O streamlining tornou-se uma prática de design generalizada para automóveis, ônibus e vagões na década de 1930. Exemplos notáveis: o Chrysler Airflow de 1934, o sedan Nash Ambassador “Airflyte” de 1950 (com as suas distintas linhas de para-lamas) e o Hudson Commodore.

Um streamliner é, assim, um veículo que incorpora o movimento streamlining de um modo que proporciona reduzida resistência ao ar.

O funcionalismo – à época, um estilo de design líder no Velho Continente – era a antítese do movimento streamlining. Uma das razões para os designs simples verificados no funcionalismo residia na pretensão de baixar os custos de produção dos itens, tornando-os acessíveis para a classe trabalhadora europeia.
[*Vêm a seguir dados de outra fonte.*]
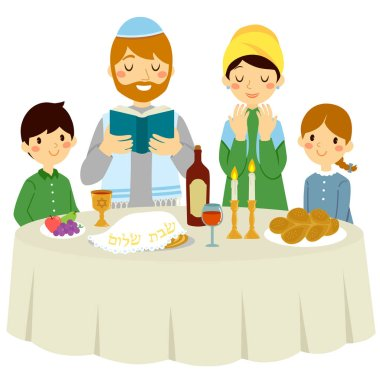 Jewish family having a Shabbat dinner with a traditional Kiddush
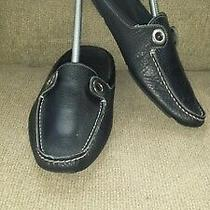 Women Bally Mule/slippers Size 7-7.5 Black  Shoes Super Condition Photo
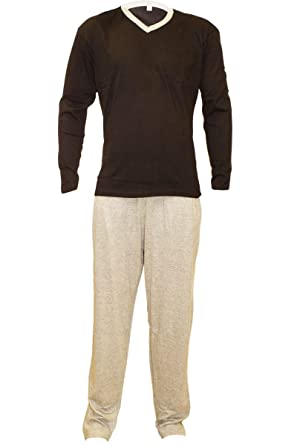 9494078a0c754 Herren Pyjama Schlafanzug lang Nachtwäsche Schlaf Anzug Schwarz M L XL XXL   141512 ☆ (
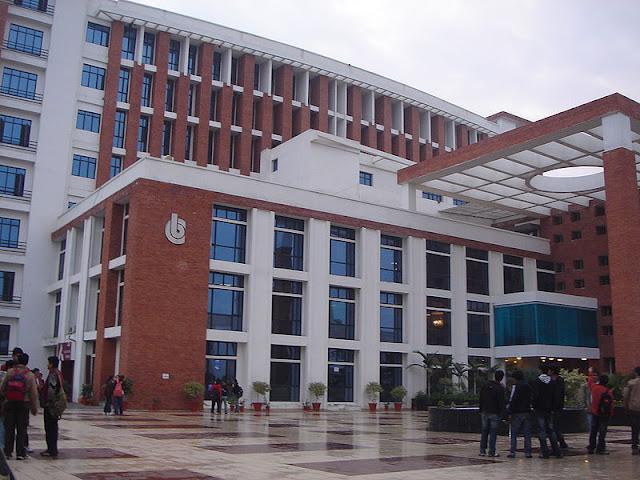 kota development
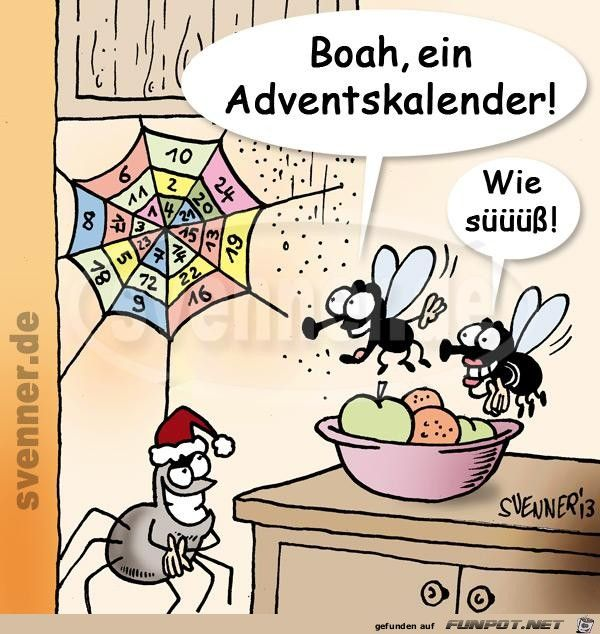 Lustiges Bild Adventskalender Jpg Eine Von 3175 Dateien In Der Kategorie Cartoons Comics Auf Funpot Funny Pictures Christmas Jokes Funny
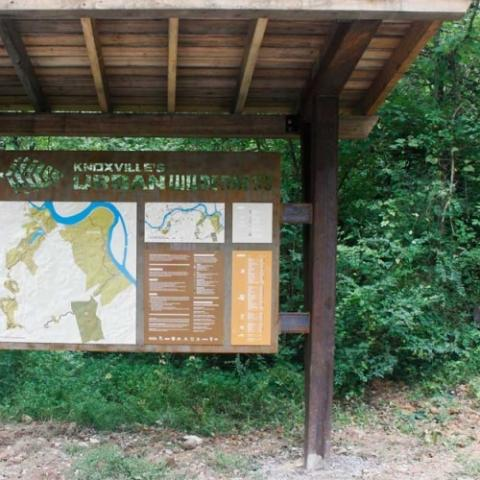 Urban Wilderness trail map
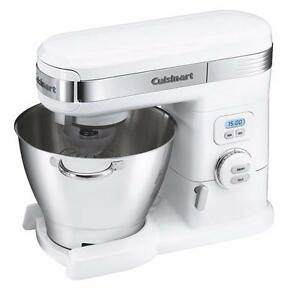 VARIOUS CUISINART APPLIANCES--CLICK ON AD TO VIEW SELECTION!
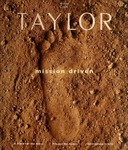 Taylor: A Magazine for Taylor University Alumni, Parents and Friends (Winter 2008) by Taylor University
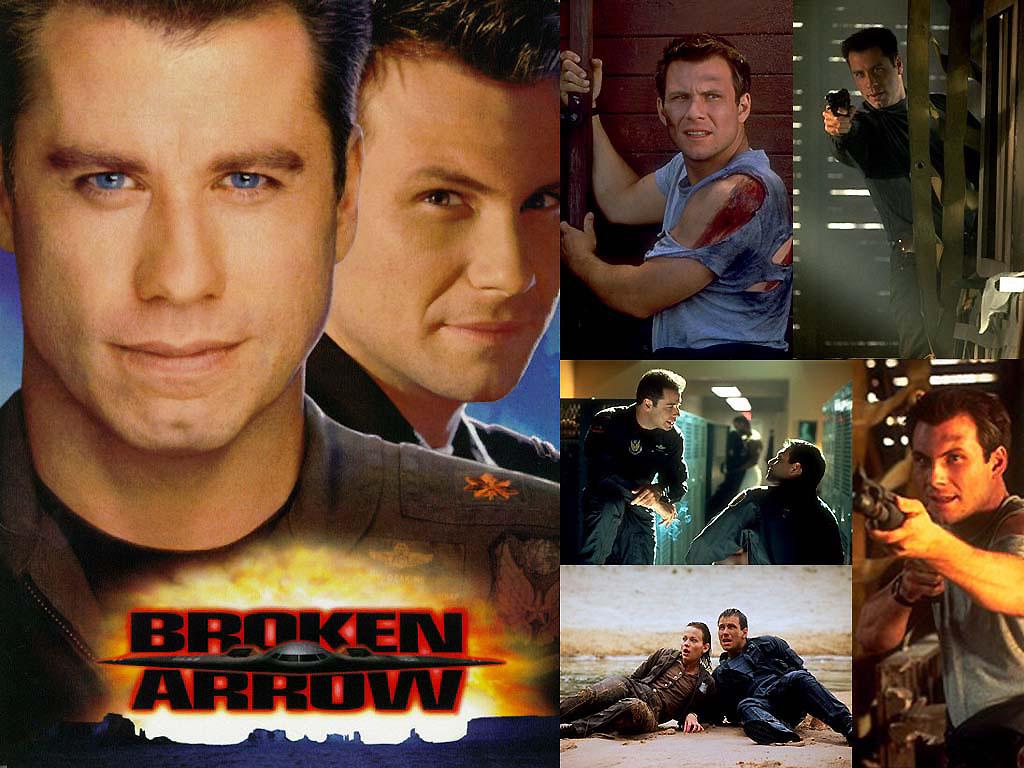 brokenarrowA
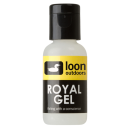 5036/Loon-Royal-Gel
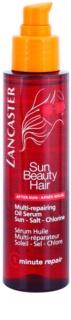 Lancaster Sun Beauty Hair sérum régénérateur à l'huile pour cheveux exposés au chlore, au soleil et à l'eau salée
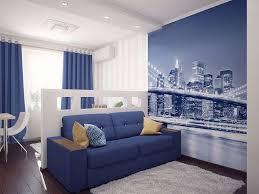 schlafzimmer wohnzimmer in einem raum innenarchitektur wie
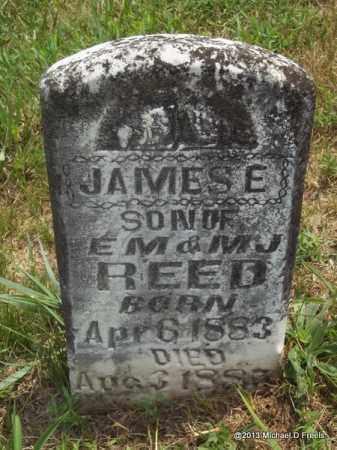 REED, JAMES E - Washington County, Arkansas | JAMES E REED - Arkansas Gravestone Photos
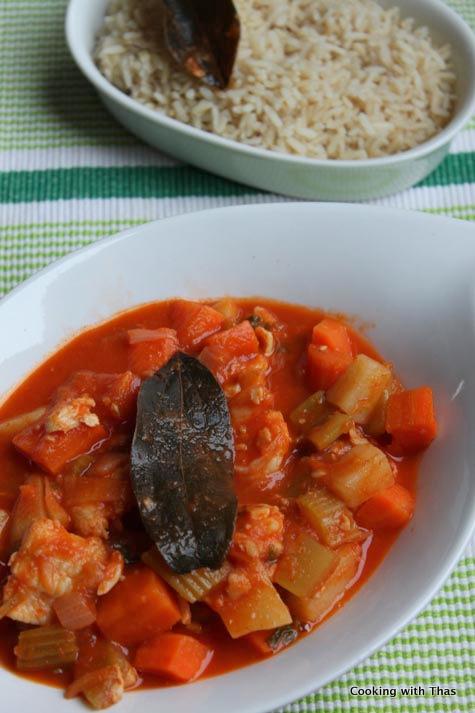 seafood-creole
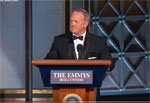 Best of Emmys with Stephen Colbert, Alex Baldwin and Sean Spicer
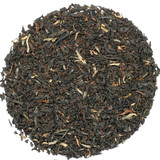 Zwarte Thee Assam Broken Orange Pekoe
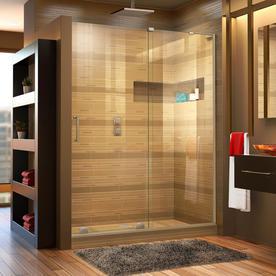 dreamline miragex 56in to 60in frameless brushed nickel sliding shower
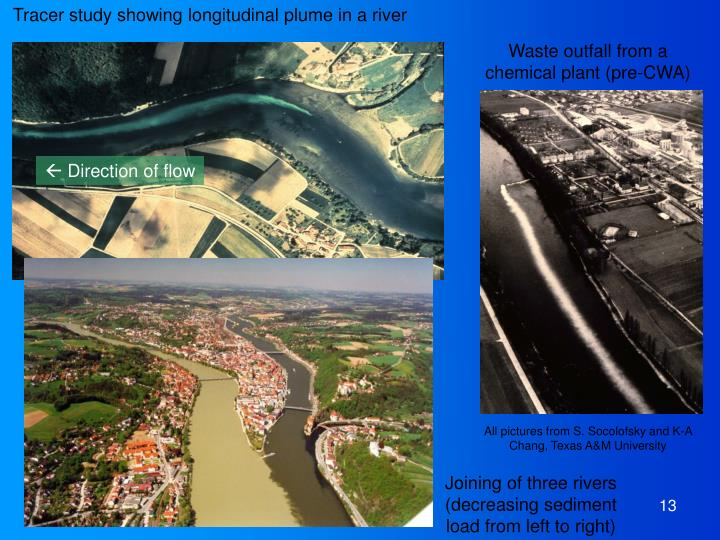 Tracer study showing longitudinal plume in a river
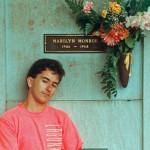 Eric, France, 1989.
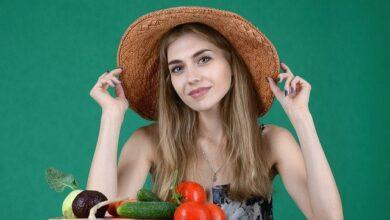 sağlıklı beslenme önerisi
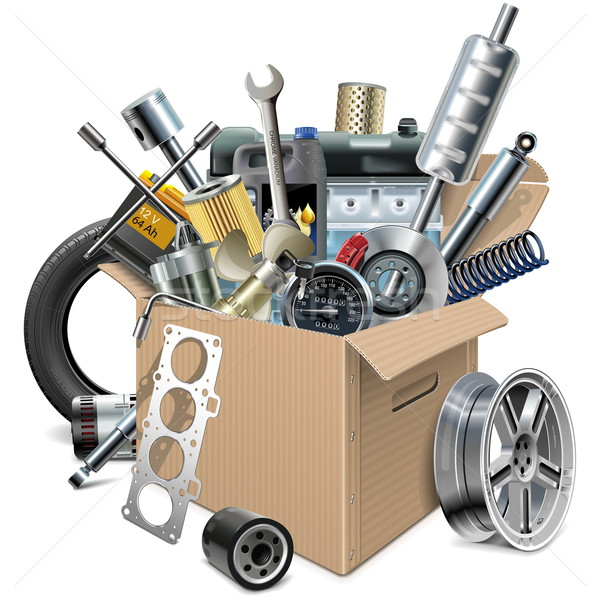 Vector Carton Box with Car Spares Stock photo © dashadima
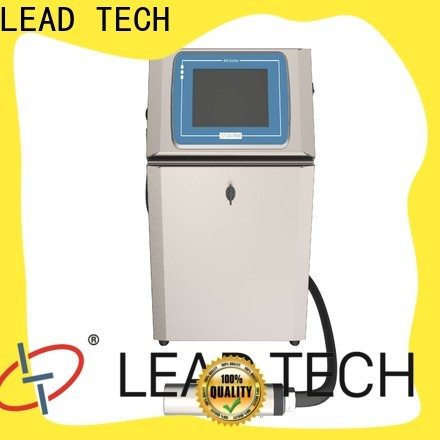 LEAD TECH leadtech coding factory for pipe printing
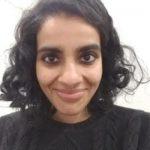 Jayani Nadarajalingam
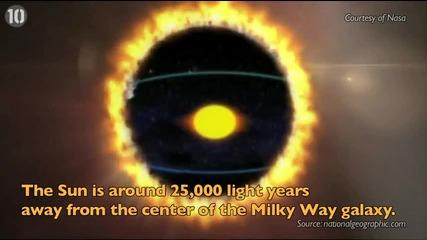 10 изумителни факта за Слънцето! - Планета Земя - Видео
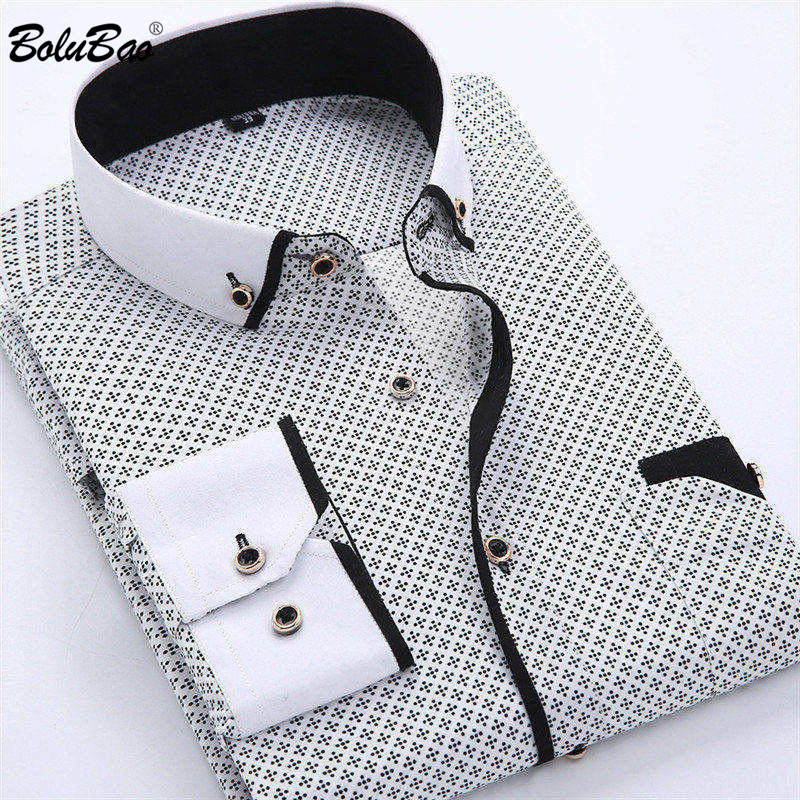 BOLUBAO Casual Brand Men Dress Shirt New Men's Slim Wild Business Shirt Male Print Long Sleeve Shirts Tops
Streamlining e funcionalismo representam duas escolas bastante diferentes no que se refere ao design industrial modernista.

O conceito streamlining reflete também em aparelhos como relógios elétricos, máquinas de costura, pequenos receptores de rádio e aspiradores de pó. Os seus processos de criação exploraram o desenvolvimento na ciência dos materiais, incluindo o alumínio e a baquelite.